I got all happy today at the local 2nd hand place when I saw 5 of them for $20 each. Initial measurements showed I might fit 2cartons of long necks in each of the 4 drawers, but I got disappointed real quick as standing them up and going to close the draw the top 5mm of the bottle (capless) hits the top frame. Don't want to lay them down, that just wouldn't be right. Bloody glad I didn't impulse buy without checking.
Must find a way, will return to this conundrum tomorrow after more careful thought.


----------



## peteru (24/2/17)

Milk crates work really well if you pick the right bottles. When I was bottling, I was using a mixture of Rogue and Sierra Nevada pint bottles in a milk crate. Alternate them and you will get a very neat fit of 16 pints per crate. You can easily stack them 5 high, so that's two batches in the footprint of one milk crate.


----------



## Stouter (24/2/17)

Been using the Bunnings small moving boxes, about $2 each, but they have a limited life and aren't a tight pack.


----------



## GABBA110360 (24/2/17)

i store long necks in the orange baskets in this photo
they hold 34 tallies and are stackable 3 high if you can lift them
mine are all on the deck under the bench
stubbies i generally dont store unless they are in cartons

http://aussiehomebrewer.com/gallery/image/7644-imag0059/


----------



## MHB (24/2/17)

Not a box/crate but old steel filing cabinets work well. They hold a batch of longnecks in each drawer, if a bottle blows you don't get glass all over the place, if you have kids or un-trustable housemates they are lockable.
Good old secondhand ones are cheap as chips, up to 4 drawers go on gumtree for $20, they are also "tidy" and tend to reduce domestic conflict.
Mark


----------



## n87 (24/2/17)

I have a nice lateral filing cabinet, and it is awesome. Along with Mark's points, you have easy access to all your brews without having to lift and rearrange milk crates, and you can easily see the caps, which is what most of us use for identification.

Just make sure you measure the draw depth. I lucked out and got one that I can put most Champaign bottles in, but there are some out there that will be too shallow to fit a longneck.
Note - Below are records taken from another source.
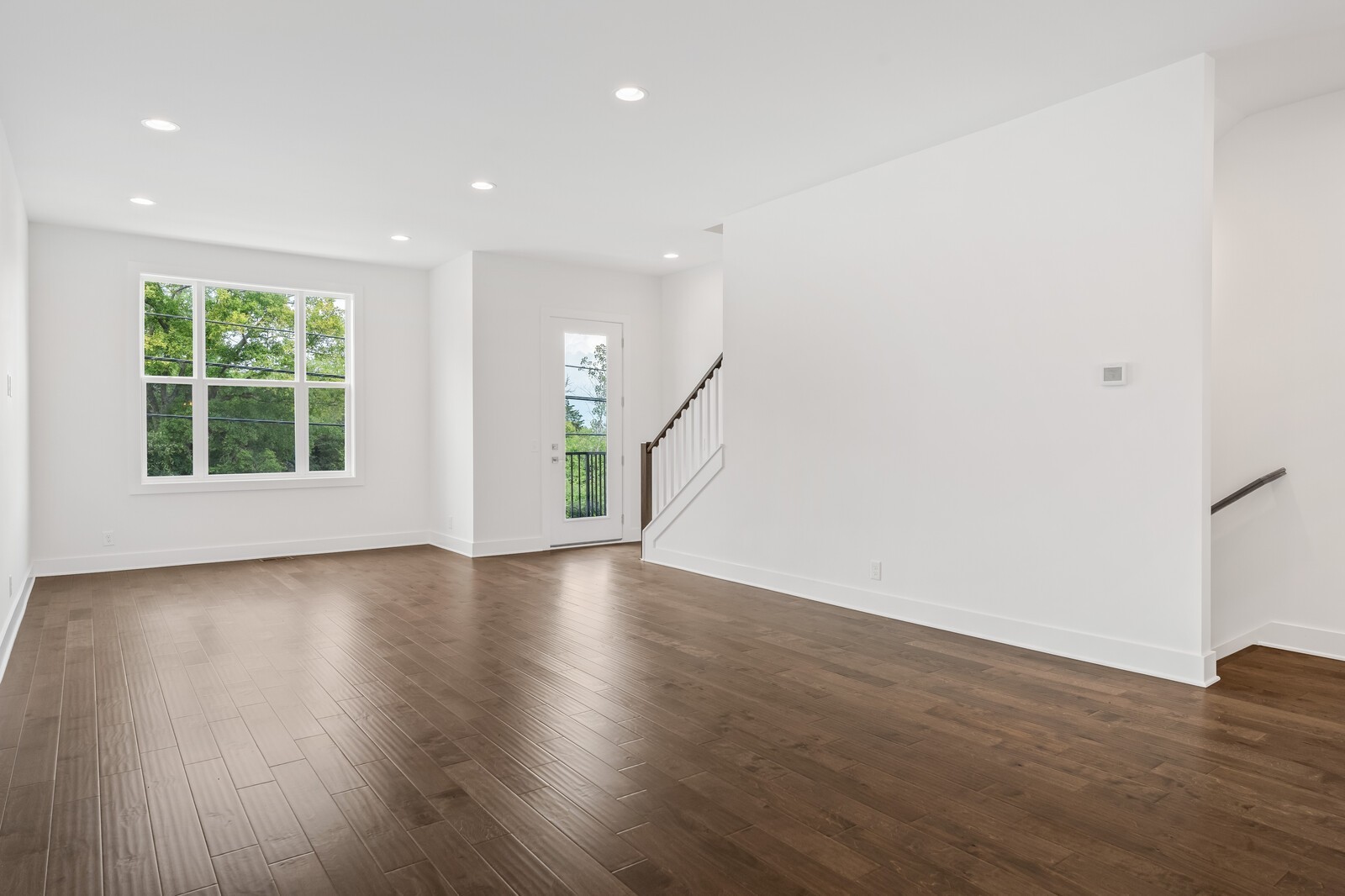 2202 Old Matthews Road Nashville, TN 37207 - Photo 18 of 46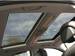 Preview 2004 E-Class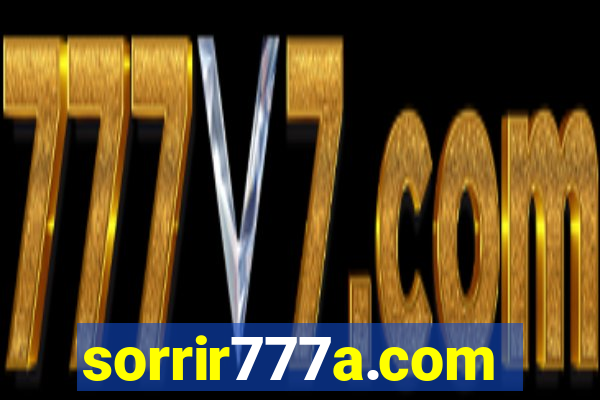 sorrir777a.com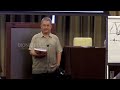 Mark Douglas 10 Principles For Trading Consistency | Trading Psychology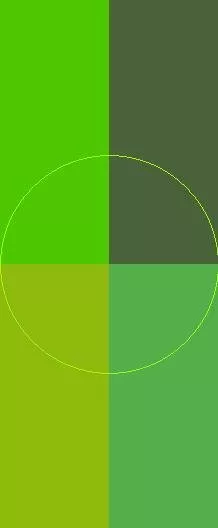 Abdo acsi brevitas dignissim esca jus populus ratis utrum.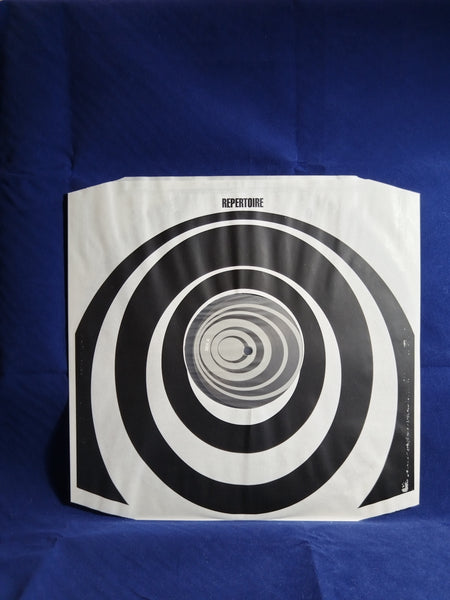 Linda Hoyle - Pieces of Me NM NM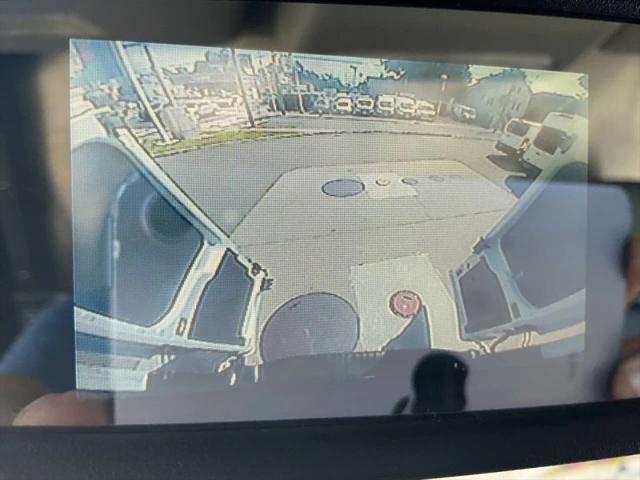 2019 Ford Transit Medium Roof w/Sliding Side Door w/LWB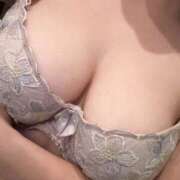 ヒメ日記 2025/12/05 17:00 投稿 すず 秋葉原ハンドメイド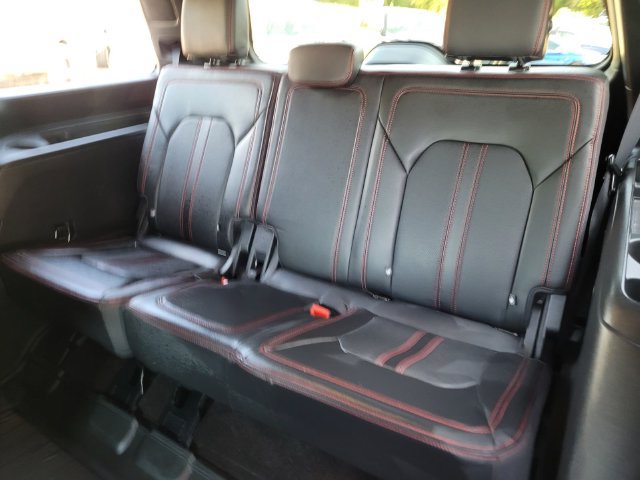Used 2023 Ford Expedition Limited RWD image 21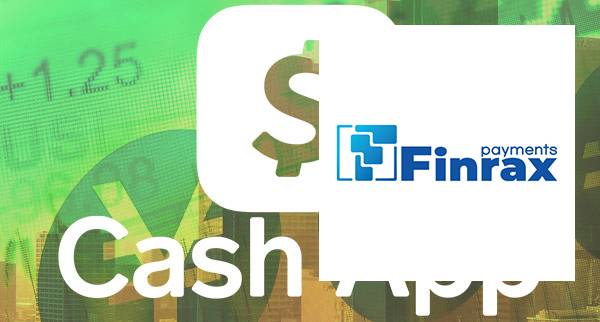 Can You Send Money From Finrax to CashApp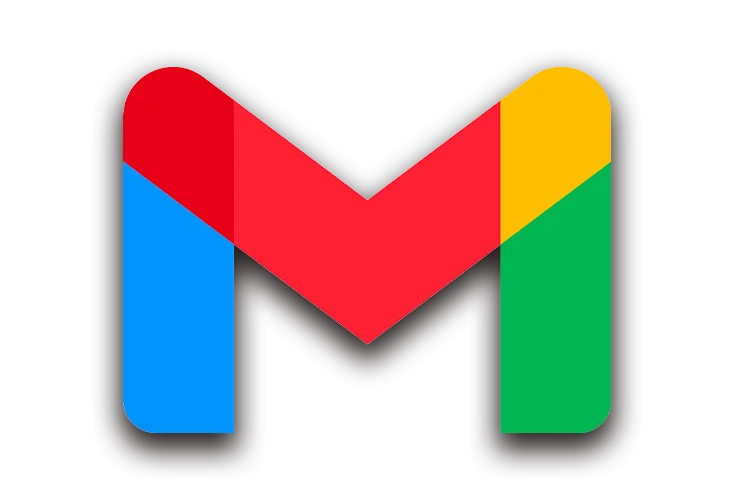 Confirmación de identidad por correo electrónico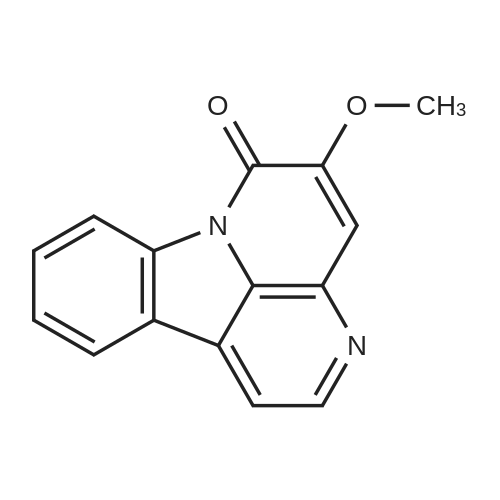 Chemical Structure| 15071-56-4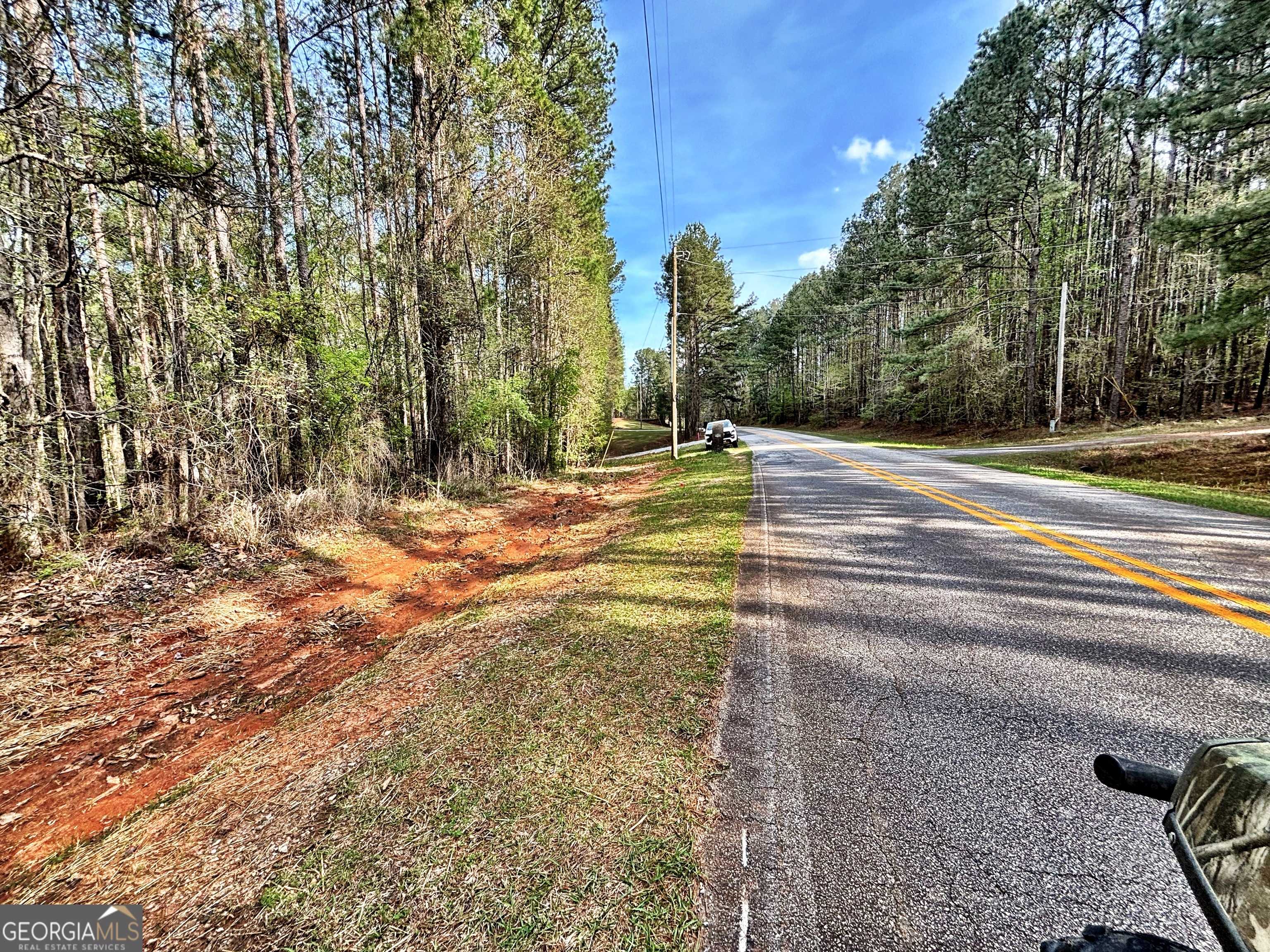 Bolingbroke, GA 31004,0 Klopher RD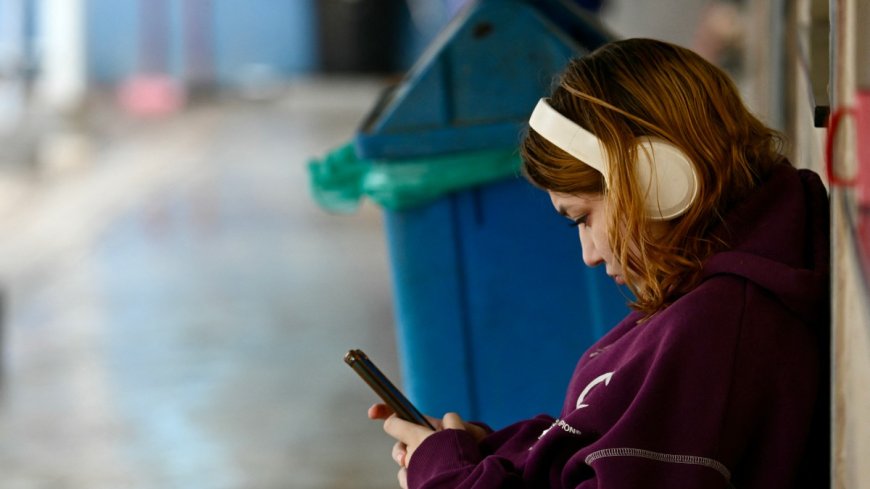 Brasil impone sanciones históricas a plataformas digitales por explotación de menores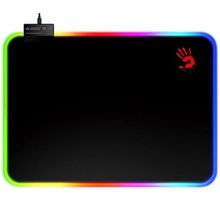 Product image of A4TECH MP-35N Gaming Mouse Pad M მაუსპადი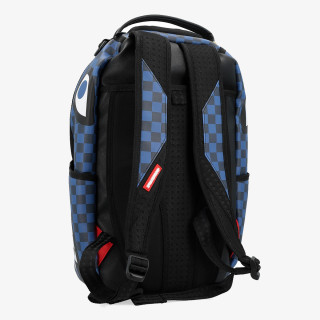 MIDNIGHT SIP BACKPACK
http://aussiehomebrewer.com/topic/81138-my-new-brauhaus-equipment/


----------



## Stouter (24/2/17)

I'm back off to the 2nd hand shop today. My height measurement was based on a certain brand of filing cabinet I've already got at home, maybe others will have slightly taller drawers. I'll be taking a sample bottle along to be sure.


----------



## n87 (24/2/17)

Make sure you cap them, while not much, the cap adds the the height.
Also remember that longnecks come in different heights.


----------



## Stouter (24/2/17)

Scored two 4 draw cabinets. One has plenty of head space for the bottles to stand, the other will just scrape in perfectly with the weight of the filled bottles. All my bottles are Coopers so I'm safe with a consistent height.
Thinking if I should go to the trouble of painting them up nice, they're a bit rusty.


----------



## nosco (24/2/17)

If you keep an eye out you can get 2nd hand Euro bottle crates. I posted some on here from Gumtree going dirt cheap. Ive seen some people sell them on here too with bottles.

https://www.gumtree.com.au/s-ad/kingston/miscellaneous-goods/belgian-beer-storage-plastic-crates-x-8-collectible/1138072705


----------



## Stouter (26/3/17)

Got those important files stored away now. Not alphabetically though. $20 each, and fit over 24tall each drawer.


----------